Kamis, 30 September 2021 / 05:50 WIB

https://www.cnnindonesia.com/ekonomi/20210929165122-92-701150/1852-bumdes-masuk-e-commerce-selama-pandemi-covid-19

Jakarta, CNN Indonesia — Menteri Desa, Pembangunan Daerah Tertinggal, dan Transmigrasi (Mendes PDTT) Abdul Halim Iskandar mengatakan sebanyak 1.852 Badan Usaha Milik Desa (BUMDes) merambah ke e-commerce menyusul menurunnya aktivitas pasar konvensional selama pandemi corona.

Abdul mengungkap ribuan BUMDes lainnya juga aktif memasarkan produk unggulannya melalui media sosial.

“BUMDes-BUMDes ini terus berpacu dengan kondisi kebutuhan supaya produknya bisa dipasarkan,” ujar Halim, dalam keterangan resmi, Rabu (29/9).

Halim mengatakan peningkatan jumlah BUMDes yang masuk ke dunia e-commerce menjadi tanda kemajuan digital di desa-desa. Menurutnya, semakin banyaknya partisipasi generasi muda menyebabkan proses pembangunan di desa semakin melek digital.

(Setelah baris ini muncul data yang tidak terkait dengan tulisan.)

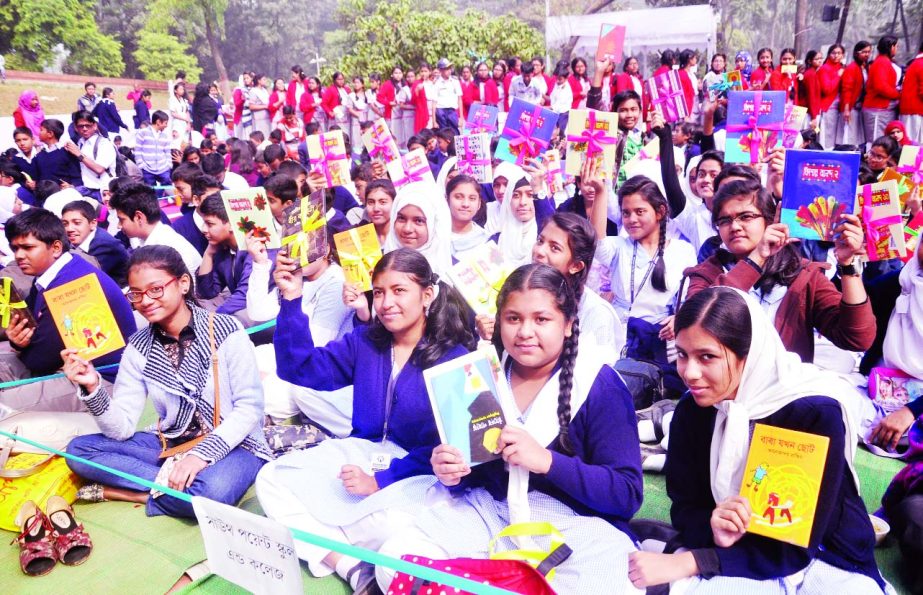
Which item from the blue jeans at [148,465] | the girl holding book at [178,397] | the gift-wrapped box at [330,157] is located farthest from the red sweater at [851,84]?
the blue jeans at [148,465]

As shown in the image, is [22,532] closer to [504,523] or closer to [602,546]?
[504,523]

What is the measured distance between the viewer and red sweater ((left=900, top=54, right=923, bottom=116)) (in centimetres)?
922

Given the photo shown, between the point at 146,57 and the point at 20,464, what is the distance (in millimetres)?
33369

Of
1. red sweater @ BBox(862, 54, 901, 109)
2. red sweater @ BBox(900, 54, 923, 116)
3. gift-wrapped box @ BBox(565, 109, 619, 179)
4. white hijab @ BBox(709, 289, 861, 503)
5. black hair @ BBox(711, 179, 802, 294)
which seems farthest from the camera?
red sweater @ BBox(862, 54, 901, 109)

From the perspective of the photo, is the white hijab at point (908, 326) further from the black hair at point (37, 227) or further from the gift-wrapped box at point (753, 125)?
the black hair at point (37, 227)

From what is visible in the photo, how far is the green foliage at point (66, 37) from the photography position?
25219 millimetres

“Selama ini seakan-akan ada kontradiksi antara digital dan desa. Padahal sekarang sudah berjalan seiring,” ujarnya.

Ia juga mengungkapkan semakin banyak desa yang membangun kesepakatan untuk membangun sebuah BUMDes bersama. Sebagian di antaranya juga memanfaatkan dunia digital untuk merambah pasar yang lebih luas.

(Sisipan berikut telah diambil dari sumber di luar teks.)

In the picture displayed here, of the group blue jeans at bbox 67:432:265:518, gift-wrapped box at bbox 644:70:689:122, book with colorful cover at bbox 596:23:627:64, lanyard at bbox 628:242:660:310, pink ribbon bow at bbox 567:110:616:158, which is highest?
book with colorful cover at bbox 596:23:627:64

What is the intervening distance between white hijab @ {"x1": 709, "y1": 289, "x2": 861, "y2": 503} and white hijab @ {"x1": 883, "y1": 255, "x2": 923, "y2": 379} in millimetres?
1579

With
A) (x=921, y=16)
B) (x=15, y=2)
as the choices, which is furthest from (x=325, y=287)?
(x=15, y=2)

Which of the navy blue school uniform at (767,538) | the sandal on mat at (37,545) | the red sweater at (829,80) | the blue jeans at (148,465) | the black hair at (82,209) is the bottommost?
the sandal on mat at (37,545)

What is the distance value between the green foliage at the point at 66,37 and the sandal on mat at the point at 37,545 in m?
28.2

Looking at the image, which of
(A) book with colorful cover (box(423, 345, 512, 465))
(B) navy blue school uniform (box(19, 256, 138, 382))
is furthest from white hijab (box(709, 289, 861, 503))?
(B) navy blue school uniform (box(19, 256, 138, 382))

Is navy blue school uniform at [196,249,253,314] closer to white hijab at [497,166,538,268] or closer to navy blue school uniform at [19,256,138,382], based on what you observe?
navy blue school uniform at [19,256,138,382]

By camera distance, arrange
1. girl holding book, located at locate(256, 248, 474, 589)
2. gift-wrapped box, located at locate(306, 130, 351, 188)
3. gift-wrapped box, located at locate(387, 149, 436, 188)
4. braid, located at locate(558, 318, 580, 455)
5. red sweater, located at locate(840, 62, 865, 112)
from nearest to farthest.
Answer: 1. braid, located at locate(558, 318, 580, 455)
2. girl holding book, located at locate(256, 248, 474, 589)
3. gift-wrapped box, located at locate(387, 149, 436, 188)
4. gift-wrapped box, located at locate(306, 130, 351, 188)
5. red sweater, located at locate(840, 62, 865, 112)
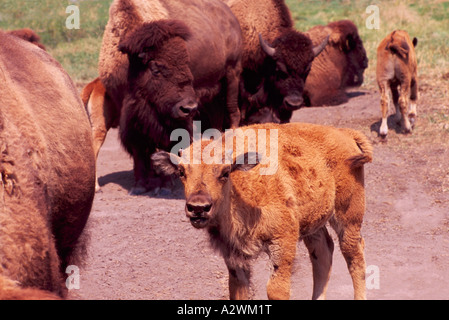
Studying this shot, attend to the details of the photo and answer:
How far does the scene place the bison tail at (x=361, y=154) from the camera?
15.0 feet

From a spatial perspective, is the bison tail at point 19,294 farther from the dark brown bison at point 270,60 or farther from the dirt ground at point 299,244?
the dark brown bison at point 270,60

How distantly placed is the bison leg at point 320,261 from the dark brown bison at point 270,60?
4.29 metres

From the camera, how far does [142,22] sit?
8023mm

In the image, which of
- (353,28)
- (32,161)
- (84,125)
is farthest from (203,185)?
(353,28)

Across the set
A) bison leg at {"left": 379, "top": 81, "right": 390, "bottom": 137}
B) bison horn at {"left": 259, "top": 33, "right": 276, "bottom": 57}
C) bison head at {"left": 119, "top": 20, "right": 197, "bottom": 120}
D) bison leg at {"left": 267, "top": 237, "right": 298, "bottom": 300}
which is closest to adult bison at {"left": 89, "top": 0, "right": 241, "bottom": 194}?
bison head at {"left": 119, "top": 20, "right": 197, "bottom": 120}

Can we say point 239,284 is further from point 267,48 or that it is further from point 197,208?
point 267,48

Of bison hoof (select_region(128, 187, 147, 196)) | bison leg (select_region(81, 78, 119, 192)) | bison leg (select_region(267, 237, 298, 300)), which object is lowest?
bison hoof (select_region(128, 187, 147, 196))

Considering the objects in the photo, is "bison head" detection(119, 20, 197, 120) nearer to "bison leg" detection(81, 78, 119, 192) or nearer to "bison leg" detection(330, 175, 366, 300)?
"bison leg" detection(81, 78, 119, 192)

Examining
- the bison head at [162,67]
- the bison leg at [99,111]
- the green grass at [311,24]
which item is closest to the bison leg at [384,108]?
the green grass at [311,24]

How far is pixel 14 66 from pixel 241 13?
24.7 ft

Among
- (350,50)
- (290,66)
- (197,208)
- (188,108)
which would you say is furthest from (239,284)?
(350,50)

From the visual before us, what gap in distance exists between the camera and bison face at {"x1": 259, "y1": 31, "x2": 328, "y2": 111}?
916 cm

“Misalnya, di (Desa) Panggungharjo, sepuluh desa bikin kerja sama pasardesa.id. Sekarang sudah miliaran (rupiah) omzetnya,” ungkapnya.

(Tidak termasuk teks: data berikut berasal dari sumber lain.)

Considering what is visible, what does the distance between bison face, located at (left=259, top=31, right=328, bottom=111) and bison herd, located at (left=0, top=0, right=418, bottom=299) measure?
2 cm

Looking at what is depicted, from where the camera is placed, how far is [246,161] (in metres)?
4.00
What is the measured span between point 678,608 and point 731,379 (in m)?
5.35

Pria yang akrab disapa Gus Menteri ini mengatakan dari total 74.961 desa di Indonesia, sebanyak 3.700 desa di antaranya masih belum mendapatkan jaringan internet. Menurutnya, pemerintah saat ini terus menggenjot agar semua desa dapat segera mendapatkan jaringan internet.

“Dana desa sangat mendukung utamanya untuk fasilitas internet di spot-spot publik, misalnya, di kantor desa, balai pertemuan, pokoknya spot publik. Justru kita dorong agar disediakan jaringan internet,” tuturnya.

Penggunaan dana desa, lanjutnya, dialokasikan berdasarkan kebutuhan riil desa dengan mengacu pada SDGs Desa. Ia berharap dana desa dapat memberikan dampak signifikan pada penurunan angka kemiskinan ekstrem di Indonesia.

“Pengentasan kemiskinan ekstrem kalau ditangani tingkat mikro, yakni level desa akan mudah, tidak sulit karena permasalahannya jelas dan bisa disentuh,” katanya.